Alex G recorded the guitar portion near the end of "White Ferrari" and also contributed to "Self Control". The two had met up in London while Alex G was touring.

The song credits Paul McCartney and John Lennon as writers on the song due to Ocean's interpolation of the line "Making each day of the year" from "Here, There and Everywhere". On "White Ferrari", the lyric is changed to "Spending each day of the year" but with the melody retained. During an episode of Blonded Radio, Ocean stated: "I want to thank The Beatles for almost single-handedly getting me out of writer's block."

On the liner notes of a Black Friday reprint of the Blonde vinyl, months after the album's release date, it was revealed that Kanye West was credited as a writer on the song.

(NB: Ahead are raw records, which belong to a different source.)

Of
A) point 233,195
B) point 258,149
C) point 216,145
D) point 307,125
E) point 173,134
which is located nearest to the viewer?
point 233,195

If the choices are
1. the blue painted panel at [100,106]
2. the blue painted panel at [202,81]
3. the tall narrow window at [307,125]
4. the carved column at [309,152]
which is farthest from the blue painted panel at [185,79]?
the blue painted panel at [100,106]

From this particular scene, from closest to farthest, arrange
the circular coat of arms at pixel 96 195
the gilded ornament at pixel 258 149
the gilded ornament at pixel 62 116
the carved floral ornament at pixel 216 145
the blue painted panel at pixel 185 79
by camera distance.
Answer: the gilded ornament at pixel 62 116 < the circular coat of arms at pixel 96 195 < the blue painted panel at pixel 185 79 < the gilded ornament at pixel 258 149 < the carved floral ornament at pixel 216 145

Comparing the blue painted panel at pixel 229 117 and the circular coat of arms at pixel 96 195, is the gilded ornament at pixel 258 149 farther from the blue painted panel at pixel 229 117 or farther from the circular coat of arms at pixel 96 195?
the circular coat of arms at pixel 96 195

James Blake and Justin Vernon lent uncredited vocals.

=== Lawsuit ===
In 2018, Ocean sued Keith due to the producer's request to be credited on "White Ferrari" and 10 other songs on Blonde and Endless. Keith counter-sued with the demand that Ocean's lawsuit be "thrown out" alongside the instatement of a "court order stating that he is the co-author of the songs and accounting for all profits Ocean made from all the songs." In 2019, both suits were dropped after Ocean and Keith negotiated a settlement.

== Charts ==

| Chart (2016) | Peak position |
|---|---|
| US Hot R&B Songs (Billboard) | 21 |

Weekly chart performance for White Ferrari"
| Chart (2025) | Peak position |
|---|---|
| UK Indie (OCC) | 18 |

==Certifications==

Certifications for "White Ferrari"
| Region | Certification | Certified units/sales |
| New Zealand (RMNZ) | 3× Platinum | 90,000^{‡} |
^{‡} Sales+streaming figures based on certification alone.